For a large grid you might have use a lot of MPI processes and it is not easy to find an error message in them. Try looking for the word "Traceback". If you are luck this takes you exactly to the traceback of the error.


If the executable started running but was not able to finish the first timestep, meaning if you do not have at least one line saying:

    THE TIME STEP  n IS COMPLETED

it is possible that there was a problem reading the restart files. Check in the listings of all processes if you find a message like:

   oe-00000-...: forrtl: severe (24): end-of-file during read, unit 999, file .../gem_restart

If you find such a line you need to restart the simulation  from the previous restart file.
If you find no error message at all there might have been a problem with the machine
and the MPI processes could not all get started or that your restart files are corrupted but you can't see it. If this happens for the first time for a given month you can just restart the simulation. But if this happens more than once I would restart the simulation from the previous restart file, assuming there is a problem with the restart files.

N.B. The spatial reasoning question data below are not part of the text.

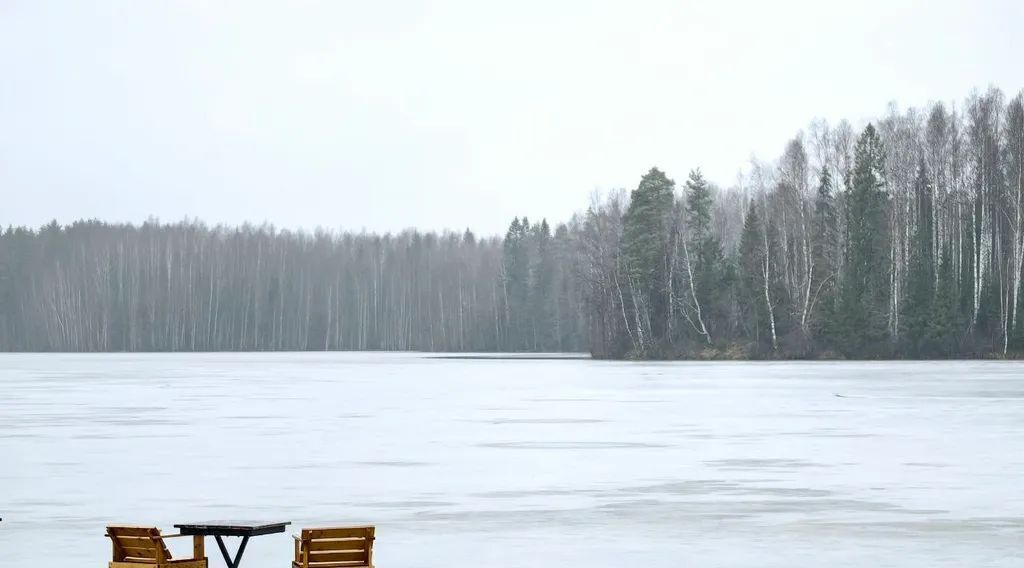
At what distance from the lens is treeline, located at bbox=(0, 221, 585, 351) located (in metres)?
151

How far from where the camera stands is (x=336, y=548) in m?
9.98

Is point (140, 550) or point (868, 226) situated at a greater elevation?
point (868, 226)

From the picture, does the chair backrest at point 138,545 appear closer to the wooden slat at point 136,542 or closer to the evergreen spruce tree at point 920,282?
the wooden slat at point 136,542

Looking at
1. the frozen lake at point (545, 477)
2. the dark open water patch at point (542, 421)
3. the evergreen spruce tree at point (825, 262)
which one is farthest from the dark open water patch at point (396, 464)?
the evergreen spruce tree at point (825, 262)

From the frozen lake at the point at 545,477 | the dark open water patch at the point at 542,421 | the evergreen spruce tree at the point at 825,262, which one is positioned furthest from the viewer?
the evergreen spruce tree at the point at 825,262

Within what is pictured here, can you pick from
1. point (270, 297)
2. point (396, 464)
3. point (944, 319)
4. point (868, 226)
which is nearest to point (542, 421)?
point (396, 464)

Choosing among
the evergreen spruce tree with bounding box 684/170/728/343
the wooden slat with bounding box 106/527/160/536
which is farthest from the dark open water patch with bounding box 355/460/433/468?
the evergreen spruce tree with bounding box 684/170/728/343

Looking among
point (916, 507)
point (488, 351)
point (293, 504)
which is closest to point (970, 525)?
point (916, 507)

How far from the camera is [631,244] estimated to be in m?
102

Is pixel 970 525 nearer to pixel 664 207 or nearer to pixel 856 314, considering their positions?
pixel 856 314

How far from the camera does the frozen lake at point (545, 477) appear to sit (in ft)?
43.9

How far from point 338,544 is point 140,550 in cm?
133

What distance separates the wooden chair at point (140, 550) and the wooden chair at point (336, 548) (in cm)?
83

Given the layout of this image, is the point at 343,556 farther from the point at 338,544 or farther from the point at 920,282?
the point at 920,282
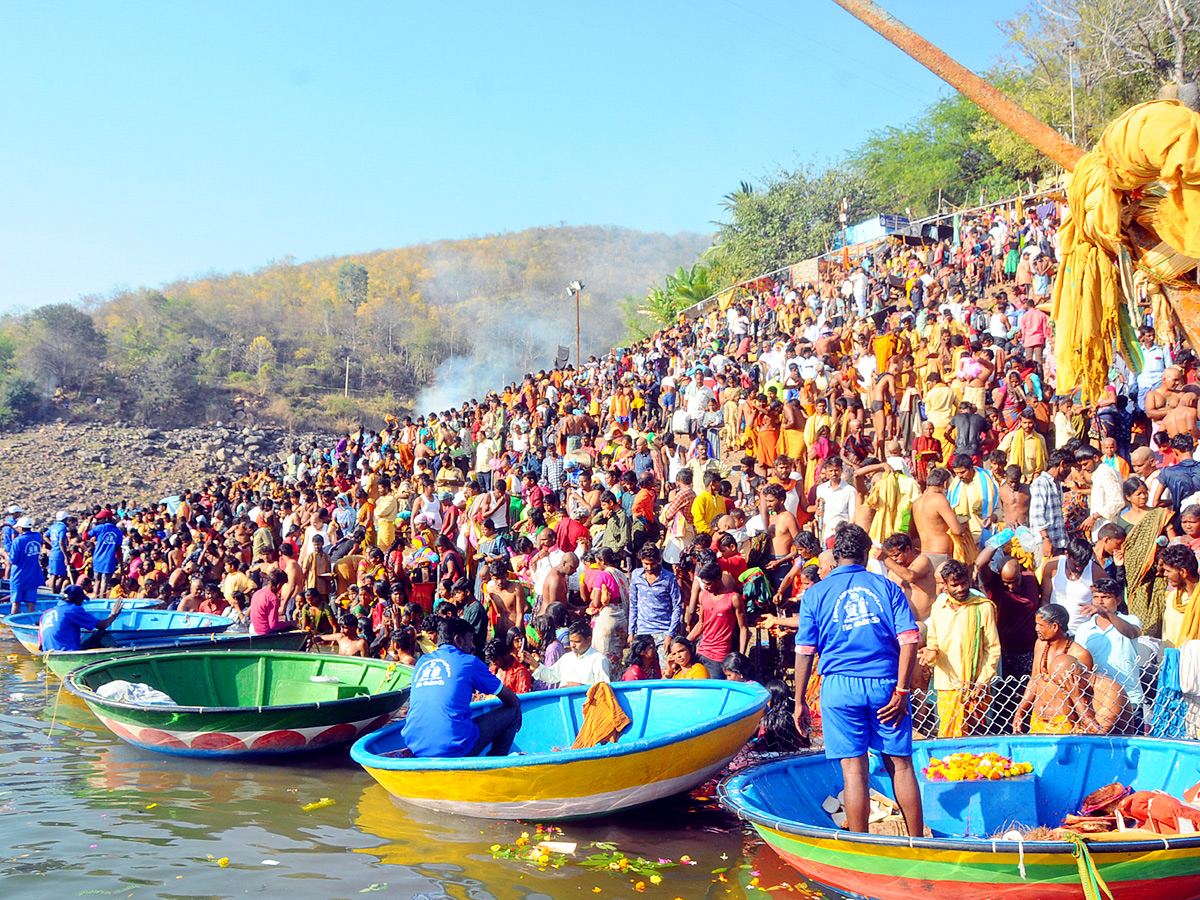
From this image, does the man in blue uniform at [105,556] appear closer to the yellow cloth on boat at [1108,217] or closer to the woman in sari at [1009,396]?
the woman in sari at [1009,396]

If the executable stopped somewhere in the middle and you cannot find an error message but the last line of the listing of the main process says:

    OUT_DYN- WRITING ...
or
    OUT_PHY- WRITING ...

chances are the model got stuck while writing the output. In that case it might be enough to restart the simulation.
However, it might be safer to remove any output files of the previous attempt. You can find them under:

    ~/MODEL_EXEC_RUN/beluga/${GEM_exp}/RUNMOD/output/cfg_0000/*step*/???-???/*

In case you are not running full months make sure to only remove output from the job that stopped and not from any previous job!!!

But you can of course always check out listings of ALL processes.


If the model stops more than once at the same timestep have a look at the listings of ALL processes to see what went wrong.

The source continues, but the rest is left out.